Despite the use of modern waste management technologies, Ginindza asserts that landfilling is still South Africa’s most dependable waste management option at the moment.
“But when not properly managed, landfills provide a number of health problems to local communities through air pollution, leachate outbreaks, vectors carrying diseases, and odorous gas. There are already quite a few landfills that don’t meet the minimum standards. The South African waste legislation is adequate; it is the application and enforcement that seem to be a challenge.“
But what do countries that get it right do differently? And how can South Africa learn from them?
“They have a separate landfill for construction waste and there are reuse options for the debris to reduce what goes to the landfill,” Ginindza says. “They also have screening or sorting facilities on site, and sorting can also be done at the source.”
Focus on now and on the future
Ginindza says South Africa should start with a focus on both short- and long-term solutions.
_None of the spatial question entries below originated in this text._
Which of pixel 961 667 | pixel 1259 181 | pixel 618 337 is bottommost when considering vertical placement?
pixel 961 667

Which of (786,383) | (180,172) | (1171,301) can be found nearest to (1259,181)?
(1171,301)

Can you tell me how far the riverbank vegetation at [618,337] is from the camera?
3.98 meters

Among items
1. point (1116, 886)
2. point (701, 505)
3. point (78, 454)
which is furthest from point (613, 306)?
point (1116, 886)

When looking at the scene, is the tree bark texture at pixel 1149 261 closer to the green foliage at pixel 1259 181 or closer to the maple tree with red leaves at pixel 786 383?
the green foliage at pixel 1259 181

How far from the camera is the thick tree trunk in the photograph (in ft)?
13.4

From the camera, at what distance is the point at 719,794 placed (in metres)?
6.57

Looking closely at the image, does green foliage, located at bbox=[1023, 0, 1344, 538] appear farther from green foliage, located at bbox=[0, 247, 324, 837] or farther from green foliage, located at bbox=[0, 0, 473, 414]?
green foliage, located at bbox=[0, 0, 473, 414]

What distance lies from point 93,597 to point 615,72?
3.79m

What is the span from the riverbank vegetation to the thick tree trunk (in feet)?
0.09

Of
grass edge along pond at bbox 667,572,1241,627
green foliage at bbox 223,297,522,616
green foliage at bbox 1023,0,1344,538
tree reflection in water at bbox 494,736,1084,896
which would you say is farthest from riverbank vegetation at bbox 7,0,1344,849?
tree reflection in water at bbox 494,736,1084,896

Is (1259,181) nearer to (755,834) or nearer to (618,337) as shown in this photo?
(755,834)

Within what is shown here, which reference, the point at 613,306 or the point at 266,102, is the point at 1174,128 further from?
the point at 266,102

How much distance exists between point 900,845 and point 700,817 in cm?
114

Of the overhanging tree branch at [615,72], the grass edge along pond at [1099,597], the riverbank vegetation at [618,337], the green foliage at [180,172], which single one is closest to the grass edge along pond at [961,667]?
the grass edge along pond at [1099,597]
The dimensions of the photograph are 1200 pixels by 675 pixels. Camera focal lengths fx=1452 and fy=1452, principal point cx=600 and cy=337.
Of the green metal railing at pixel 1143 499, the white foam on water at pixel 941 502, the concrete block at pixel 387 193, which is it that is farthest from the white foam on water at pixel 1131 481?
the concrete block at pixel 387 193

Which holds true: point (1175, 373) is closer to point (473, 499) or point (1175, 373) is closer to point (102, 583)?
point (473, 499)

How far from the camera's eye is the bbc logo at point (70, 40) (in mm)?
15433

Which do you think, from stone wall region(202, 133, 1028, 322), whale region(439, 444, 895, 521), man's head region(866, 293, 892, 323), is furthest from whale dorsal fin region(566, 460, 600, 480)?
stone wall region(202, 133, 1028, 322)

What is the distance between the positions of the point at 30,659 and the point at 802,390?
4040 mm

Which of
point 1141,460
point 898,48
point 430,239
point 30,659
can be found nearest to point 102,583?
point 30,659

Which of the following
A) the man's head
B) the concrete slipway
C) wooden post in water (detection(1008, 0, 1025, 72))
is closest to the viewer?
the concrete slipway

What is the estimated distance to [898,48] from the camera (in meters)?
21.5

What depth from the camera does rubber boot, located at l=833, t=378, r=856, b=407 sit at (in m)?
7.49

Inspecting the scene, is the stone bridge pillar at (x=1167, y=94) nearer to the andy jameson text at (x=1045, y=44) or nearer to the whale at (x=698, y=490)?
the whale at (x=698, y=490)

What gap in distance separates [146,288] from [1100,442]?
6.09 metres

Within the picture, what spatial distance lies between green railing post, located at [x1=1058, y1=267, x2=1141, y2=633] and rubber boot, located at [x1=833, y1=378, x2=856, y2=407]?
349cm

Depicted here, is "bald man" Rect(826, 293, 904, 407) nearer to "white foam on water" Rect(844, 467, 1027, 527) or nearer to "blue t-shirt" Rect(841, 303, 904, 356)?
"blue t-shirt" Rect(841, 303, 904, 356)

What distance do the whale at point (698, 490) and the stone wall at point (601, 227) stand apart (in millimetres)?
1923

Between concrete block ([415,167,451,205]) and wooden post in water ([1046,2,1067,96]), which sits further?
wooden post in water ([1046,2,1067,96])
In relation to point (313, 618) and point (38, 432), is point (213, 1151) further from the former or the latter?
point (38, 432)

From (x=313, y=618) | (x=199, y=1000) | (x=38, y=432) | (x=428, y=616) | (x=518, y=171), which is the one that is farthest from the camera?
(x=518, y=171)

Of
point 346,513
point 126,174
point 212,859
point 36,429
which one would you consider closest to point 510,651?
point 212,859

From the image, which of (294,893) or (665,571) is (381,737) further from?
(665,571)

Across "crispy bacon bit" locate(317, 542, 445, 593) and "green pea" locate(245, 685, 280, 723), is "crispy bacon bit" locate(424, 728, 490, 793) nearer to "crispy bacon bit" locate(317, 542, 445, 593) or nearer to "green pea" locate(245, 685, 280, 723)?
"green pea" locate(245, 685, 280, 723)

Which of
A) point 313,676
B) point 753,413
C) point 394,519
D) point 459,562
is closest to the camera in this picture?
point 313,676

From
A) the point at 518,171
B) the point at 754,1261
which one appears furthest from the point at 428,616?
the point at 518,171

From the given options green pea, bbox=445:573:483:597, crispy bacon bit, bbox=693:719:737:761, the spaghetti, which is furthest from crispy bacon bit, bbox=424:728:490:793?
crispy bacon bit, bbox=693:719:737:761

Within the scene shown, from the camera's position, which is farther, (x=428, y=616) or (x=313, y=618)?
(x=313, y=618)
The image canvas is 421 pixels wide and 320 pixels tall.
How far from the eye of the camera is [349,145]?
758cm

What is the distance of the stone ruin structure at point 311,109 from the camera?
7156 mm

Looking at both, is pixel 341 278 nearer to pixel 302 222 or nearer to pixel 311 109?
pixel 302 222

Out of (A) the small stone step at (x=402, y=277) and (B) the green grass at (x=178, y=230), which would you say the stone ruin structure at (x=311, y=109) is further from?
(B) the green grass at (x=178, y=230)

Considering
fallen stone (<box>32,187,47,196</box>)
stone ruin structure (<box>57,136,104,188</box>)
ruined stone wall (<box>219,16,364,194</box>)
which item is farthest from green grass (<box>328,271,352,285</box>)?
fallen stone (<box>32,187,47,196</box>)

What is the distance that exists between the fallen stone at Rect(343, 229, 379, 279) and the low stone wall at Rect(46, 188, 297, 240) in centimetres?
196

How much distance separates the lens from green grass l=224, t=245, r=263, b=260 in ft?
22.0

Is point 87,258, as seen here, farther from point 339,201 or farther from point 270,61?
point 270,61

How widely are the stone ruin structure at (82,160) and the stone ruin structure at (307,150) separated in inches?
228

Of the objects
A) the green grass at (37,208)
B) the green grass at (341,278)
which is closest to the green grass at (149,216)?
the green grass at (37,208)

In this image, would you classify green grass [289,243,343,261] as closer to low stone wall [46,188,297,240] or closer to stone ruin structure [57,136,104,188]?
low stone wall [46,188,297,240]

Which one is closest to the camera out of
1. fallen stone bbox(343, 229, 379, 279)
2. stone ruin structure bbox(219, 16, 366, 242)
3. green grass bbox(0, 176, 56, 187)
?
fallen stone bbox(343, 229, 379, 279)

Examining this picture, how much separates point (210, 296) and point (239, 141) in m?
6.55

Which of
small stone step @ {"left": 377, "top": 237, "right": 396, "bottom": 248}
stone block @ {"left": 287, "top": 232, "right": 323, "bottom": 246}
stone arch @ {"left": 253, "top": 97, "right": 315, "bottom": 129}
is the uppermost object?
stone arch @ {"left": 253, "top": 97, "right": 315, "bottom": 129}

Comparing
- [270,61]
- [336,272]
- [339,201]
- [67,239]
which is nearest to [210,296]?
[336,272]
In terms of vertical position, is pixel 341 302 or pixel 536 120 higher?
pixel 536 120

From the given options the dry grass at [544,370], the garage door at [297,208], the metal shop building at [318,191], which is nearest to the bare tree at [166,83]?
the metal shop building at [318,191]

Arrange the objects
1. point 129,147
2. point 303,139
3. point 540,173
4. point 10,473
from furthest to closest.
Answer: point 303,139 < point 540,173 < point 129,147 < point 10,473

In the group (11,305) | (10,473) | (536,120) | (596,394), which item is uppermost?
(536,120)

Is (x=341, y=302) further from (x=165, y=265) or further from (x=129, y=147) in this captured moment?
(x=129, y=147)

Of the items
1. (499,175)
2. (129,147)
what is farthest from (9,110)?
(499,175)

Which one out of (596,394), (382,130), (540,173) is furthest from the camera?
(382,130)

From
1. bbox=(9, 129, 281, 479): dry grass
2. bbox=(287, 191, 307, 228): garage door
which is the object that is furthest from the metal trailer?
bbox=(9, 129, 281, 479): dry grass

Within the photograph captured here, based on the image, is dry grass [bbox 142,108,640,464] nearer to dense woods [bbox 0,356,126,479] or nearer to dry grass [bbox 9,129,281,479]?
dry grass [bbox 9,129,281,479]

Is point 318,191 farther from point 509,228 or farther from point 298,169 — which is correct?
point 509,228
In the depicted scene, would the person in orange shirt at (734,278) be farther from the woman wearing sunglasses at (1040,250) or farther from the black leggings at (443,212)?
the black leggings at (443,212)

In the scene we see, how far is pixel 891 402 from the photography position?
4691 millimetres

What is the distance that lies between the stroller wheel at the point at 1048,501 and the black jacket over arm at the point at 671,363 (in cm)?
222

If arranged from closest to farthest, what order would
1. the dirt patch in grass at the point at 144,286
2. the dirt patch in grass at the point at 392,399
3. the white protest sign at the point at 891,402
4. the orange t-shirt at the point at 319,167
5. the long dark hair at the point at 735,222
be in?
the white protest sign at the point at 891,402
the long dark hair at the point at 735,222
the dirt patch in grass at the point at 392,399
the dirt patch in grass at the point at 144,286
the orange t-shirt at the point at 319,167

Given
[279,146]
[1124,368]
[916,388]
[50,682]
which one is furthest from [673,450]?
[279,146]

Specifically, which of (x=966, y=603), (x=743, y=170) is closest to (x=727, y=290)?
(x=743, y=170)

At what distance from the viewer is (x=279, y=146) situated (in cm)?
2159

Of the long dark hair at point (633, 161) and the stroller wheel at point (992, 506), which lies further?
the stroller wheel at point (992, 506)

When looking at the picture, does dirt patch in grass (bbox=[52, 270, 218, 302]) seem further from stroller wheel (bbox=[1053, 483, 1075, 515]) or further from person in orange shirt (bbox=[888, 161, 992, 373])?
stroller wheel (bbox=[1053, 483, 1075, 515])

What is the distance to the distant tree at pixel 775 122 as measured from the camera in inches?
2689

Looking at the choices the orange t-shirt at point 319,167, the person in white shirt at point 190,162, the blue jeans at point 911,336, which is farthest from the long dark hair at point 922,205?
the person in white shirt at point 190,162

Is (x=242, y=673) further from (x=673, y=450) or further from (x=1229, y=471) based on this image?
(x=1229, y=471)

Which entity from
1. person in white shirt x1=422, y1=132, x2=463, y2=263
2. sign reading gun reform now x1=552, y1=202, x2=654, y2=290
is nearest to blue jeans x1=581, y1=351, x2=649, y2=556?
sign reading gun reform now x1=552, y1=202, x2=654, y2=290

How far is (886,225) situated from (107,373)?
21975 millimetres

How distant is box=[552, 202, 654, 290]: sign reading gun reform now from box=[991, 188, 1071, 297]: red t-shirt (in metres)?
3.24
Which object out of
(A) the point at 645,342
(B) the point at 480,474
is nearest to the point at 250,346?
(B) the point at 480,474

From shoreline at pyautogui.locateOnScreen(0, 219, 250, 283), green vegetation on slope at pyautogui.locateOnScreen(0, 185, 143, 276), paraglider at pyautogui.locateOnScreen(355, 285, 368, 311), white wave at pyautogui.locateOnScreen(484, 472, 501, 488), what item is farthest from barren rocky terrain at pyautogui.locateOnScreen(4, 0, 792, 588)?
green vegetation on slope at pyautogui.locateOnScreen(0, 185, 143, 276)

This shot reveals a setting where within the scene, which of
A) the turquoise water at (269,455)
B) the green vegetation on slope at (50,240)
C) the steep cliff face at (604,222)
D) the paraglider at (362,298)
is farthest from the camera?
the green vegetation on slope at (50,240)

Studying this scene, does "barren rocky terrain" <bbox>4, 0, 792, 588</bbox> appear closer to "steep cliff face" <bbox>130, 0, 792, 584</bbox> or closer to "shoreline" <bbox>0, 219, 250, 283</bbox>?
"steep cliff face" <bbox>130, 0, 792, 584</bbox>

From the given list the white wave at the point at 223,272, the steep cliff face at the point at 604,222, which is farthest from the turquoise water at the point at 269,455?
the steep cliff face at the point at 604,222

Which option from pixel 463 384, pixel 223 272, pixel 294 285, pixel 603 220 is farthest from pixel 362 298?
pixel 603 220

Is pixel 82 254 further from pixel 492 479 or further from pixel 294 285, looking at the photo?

“An immediate change would be to separate general waste from construction waste. To create permanent change, role players need to explore reuse options, to then reduce the amount of waste that is landfilled.”
She adds that while it is true that landfill airspace appears to be decreasing throughout South Africa, major changes cannot be made to the current waste system.
That means the only real solution would be through consistent and gradual changes.
“The first step would be using smart technical knowledge and approaches to maximize airspace. Waste should be diverted for fast, practical gains. This can be done by increasing the efficiency of the current landfill systems, using dynamic compaction techniques, researching different expansion levels, finding alternate waste diversion methods, and choosing appropriate waste-to-resources programs.”
Ginindza concludes by emphasizing that the construction industry produces a lot of waste and that it needs to recognize that it has a significant role to play in resource management. “The construction industry needs to support the waste industry by fostering the principles of 3Rs: Reduce, Reuse, and Recycle.”